Ce ne fut que trente ans plus tard qu’une loi fédérale autorisa le paiement d’une prime pour aider au développement des pêcheries maritimes du Canada et pour encourager la construction et le gréement perfectionné des navires de pêche. Durant les six premières années, la prime était de une à deux piastres par bateau proportionnellement aux dimensions, ensuite elle fut fixée à une piastre par chaloupe ou par tonneau jusqu’aujourd’hui Chaque pêcheur recevait primitivement $3.00, puis $3.50, $3.75 et jusqu’à $6.95, suivant le nombre plus ou moins considérable des pêcheurs. Le gouverneur général en conseil ne peut pas autoriser le paiement d’une somme excédant $160,000, qui représente les intérêts d’un capital versé par les États-Unis pour acheter le droit de pêche dans les eaux canadiennes.

Extrait des données
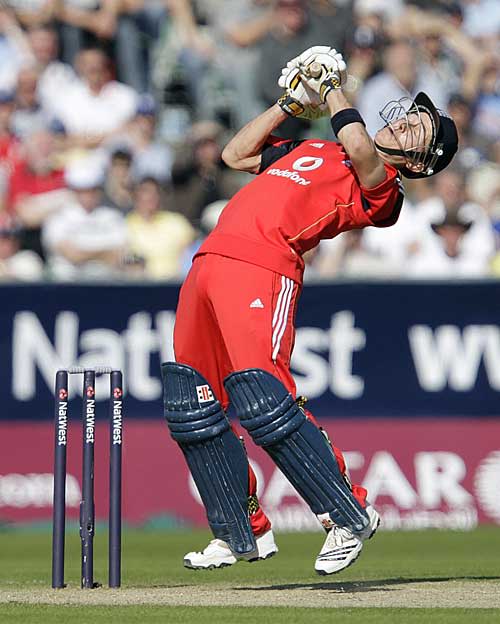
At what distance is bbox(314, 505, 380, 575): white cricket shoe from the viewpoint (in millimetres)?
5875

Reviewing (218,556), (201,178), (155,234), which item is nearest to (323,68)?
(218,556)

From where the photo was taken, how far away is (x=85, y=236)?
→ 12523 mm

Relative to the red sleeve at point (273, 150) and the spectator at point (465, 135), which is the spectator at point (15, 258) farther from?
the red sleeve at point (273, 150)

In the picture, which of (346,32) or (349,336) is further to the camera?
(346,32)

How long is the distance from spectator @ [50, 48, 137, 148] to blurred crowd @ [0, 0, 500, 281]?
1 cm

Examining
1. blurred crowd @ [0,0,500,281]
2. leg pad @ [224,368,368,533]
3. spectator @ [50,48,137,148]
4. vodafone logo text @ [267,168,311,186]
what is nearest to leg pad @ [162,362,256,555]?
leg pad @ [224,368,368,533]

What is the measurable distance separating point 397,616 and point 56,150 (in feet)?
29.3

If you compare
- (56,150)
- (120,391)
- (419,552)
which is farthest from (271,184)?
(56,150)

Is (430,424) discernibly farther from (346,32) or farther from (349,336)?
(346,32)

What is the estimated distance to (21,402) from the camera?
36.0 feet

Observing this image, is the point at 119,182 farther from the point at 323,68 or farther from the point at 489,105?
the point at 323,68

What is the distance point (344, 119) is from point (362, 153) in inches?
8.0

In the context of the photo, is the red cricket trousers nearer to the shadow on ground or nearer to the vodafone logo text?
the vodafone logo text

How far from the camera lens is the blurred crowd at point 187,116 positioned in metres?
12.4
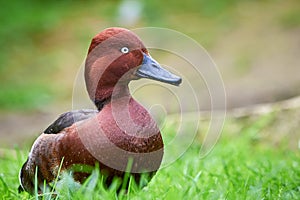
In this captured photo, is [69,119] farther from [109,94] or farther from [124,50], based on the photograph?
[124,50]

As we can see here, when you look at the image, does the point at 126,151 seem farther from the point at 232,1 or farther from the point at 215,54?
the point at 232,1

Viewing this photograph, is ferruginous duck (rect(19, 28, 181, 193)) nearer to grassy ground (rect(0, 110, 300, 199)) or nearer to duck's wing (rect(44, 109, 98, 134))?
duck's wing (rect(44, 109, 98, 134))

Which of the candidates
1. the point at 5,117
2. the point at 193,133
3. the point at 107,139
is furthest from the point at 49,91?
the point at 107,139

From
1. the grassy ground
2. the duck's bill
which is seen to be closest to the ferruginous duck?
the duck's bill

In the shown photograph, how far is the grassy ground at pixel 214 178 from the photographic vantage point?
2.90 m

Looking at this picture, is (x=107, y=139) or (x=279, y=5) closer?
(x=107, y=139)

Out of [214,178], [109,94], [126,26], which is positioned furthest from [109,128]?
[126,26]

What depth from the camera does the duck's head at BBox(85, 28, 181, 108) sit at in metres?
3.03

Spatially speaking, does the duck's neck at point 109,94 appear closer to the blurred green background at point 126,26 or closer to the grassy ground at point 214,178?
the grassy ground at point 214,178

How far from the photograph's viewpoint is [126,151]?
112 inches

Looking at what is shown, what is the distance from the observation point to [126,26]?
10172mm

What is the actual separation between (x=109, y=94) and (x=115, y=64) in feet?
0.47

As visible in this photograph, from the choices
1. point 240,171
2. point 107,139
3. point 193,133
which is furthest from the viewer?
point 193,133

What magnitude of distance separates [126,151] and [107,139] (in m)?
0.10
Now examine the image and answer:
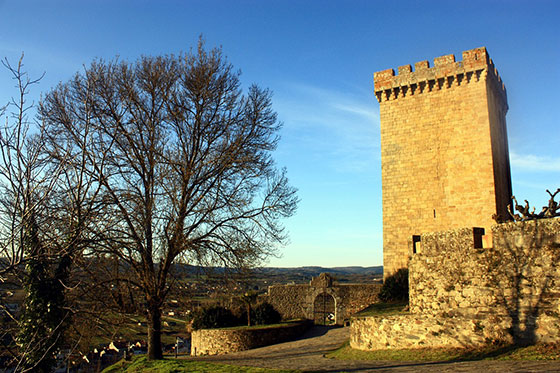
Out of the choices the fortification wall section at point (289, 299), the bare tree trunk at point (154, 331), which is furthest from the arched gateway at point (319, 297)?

Consignes
**A.** D'après le texte sur la prime aux pêcheries, quelle somme le gouverneur général en conseil ne peut-il pas dépasser en autorisant ce paiement ?
**B.** Recopiez, dans le texte sur la prime aux pêcheries, le passage qui s'ouvre sur les mots contenant « Ce ne fut que » et se clôt sur « les eaux canadiennes. ».

Résultats attendus
**A.** Une somme de $160,000.

**B.**
Ce ne fut que trente ans plus tard qu’une loi fédérale autorisa le paiement d’une prime pour aider au développement des pêcheries maritimes du Canada et pour encourager la construction et le gréement perfectionné des navires de pêche. Durant les six premières années, la prime était de une à deux piastres par bateau proportionnellement aux dimensions, ensuite elle fut fixée à une piastre par chaloupe ou par tonneau jusqu’aujourd’hui Chaque pêcheur recevait primitivement $3.00, puis $3.50, $3.75 et jusqu’à $6.95, suivant le nombre plus ou moins considérable des pêcheurs. Le gouverneur général en conseil ne peut pas autoriser le paiement d’une somme excédant $160,000, qui représente les intérêts d’un capital versé par les États-Unis pour acheter le droit de pêche dans les eaux canadiennes.